Specialist SA, Artificial Intelligence / Machine Learning (AI/ML)
DESCRIPTION As a Specialist ML Solutions Architect at AWS, you'll build technical relationships with customers of all sizes and operate as their trusted advisor, ensuring they get the most out of the cloud at every stage of their journey in adopting Machine Learning across their organisation.
You'll manage the overall technical relationship, for Machine Learning related projects, between AWS and our customers, making recommendations on security, cost, performance, reliability and operational efficiency to accelerate their projects.
Internally, you will be the voice of the customer, sharing their needs and wants to inform the roadmap of AWS AI/ML features.
In this role, your creativity will link technology to tangible solutions, with the opportunity to define or invent cloud-native Machine Learning reference architectures for a variety of use cases.
You will participate in the creation and sharing of best practices, technical content and new reference architectures (e.g. white papers, code samples, blog posts) and evangelize about running Machine Learning workloads on AWS and industry ML trends (e.g. through workshops, user groups, meetups, public speaking, online videos or conferences).
If you can educate AWS customers about the art of the possible, while challenging the impossible, come build the future with us.
BASIC QUALIFICATIONS • Experience in the field of AI, Machine Learning, Deep Learning and related technologies.
• Data science background and experience manipulating/transforming data, model selection, model training, cross-validation and deployment at scale.
• Experience with Machine and Deep Learning toolkits such as PyTorch, Scikit-learn, XGBoost, MXNet & TensorFlow
• Experience with software development and developing production-grade code.

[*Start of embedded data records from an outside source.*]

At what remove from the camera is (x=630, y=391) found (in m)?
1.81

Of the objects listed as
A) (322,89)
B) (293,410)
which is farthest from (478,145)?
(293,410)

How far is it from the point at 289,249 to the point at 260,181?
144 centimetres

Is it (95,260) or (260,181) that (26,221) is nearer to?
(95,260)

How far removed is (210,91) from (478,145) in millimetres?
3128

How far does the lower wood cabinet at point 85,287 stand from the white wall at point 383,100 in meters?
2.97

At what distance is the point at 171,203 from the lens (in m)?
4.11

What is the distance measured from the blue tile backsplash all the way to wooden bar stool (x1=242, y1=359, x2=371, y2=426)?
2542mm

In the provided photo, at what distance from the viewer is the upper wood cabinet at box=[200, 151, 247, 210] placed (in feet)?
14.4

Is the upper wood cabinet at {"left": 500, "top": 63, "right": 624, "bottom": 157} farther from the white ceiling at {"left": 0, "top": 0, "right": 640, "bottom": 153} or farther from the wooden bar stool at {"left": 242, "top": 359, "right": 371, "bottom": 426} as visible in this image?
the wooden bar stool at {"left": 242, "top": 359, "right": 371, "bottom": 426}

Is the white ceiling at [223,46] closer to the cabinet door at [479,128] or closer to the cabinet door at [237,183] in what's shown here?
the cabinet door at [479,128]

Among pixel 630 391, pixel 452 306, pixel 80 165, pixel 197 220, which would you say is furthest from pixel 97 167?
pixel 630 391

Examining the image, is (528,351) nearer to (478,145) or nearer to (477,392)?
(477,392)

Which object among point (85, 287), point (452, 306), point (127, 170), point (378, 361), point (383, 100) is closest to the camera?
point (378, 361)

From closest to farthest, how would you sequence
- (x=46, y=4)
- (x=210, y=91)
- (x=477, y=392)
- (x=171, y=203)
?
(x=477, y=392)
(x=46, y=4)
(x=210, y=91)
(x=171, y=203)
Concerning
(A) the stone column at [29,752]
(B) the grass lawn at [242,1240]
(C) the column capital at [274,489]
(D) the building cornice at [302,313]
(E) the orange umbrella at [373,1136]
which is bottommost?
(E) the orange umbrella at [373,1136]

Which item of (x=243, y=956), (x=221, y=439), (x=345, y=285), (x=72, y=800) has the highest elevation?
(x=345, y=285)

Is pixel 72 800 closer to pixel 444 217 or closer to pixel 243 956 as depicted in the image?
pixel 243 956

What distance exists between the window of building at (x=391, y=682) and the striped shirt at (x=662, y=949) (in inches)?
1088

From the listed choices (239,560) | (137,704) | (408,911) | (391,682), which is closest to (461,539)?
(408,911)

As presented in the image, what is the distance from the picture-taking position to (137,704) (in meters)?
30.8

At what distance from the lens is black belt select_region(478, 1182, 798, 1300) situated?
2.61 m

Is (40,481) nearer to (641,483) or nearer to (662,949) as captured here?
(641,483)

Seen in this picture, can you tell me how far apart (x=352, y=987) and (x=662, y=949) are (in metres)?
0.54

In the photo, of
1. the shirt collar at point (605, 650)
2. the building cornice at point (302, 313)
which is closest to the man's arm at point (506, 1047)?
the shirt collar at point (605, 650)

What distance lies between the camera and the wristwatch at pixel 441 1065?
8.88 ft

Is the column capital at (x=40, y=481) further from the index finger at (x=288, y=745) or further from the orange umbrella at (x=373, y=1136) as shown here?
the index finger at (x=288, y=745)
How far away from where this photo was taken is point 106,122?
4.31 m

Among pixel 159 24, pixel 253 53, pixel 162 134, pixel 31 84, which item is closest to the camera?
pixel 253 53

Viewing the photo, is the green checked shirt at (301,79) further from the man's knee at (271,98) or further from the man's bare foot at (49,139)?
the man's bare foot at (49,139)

Experience working with RESTful API and general service oriented architectures.
PREFERRED QUALIFICATIONS • Academic background in Mathematics, Computer Science, Statistics or equivalent professional experience
• Experience communicating effectively across internal and external organizations, for complex mission-critical solutions
• Experience with predictive analytics, semi- and unstructured data
• Experience deploying production-grade machine learning solutions on public cloud platforms
• Experience with AWS (or comparable) services adjacent to AI/ML, particularly Amazon EMR, Amazon S3, AWS Lambda, AWS IoT Core & Greengrass, Amazon DynamoDB, Kubernetes, Amazon EC2 Container Service, AWS IoT Greengrass etc.
• Experience influencing and building mindshare convincingly with any audience.
• Confident and experienced in speaking to large audiences.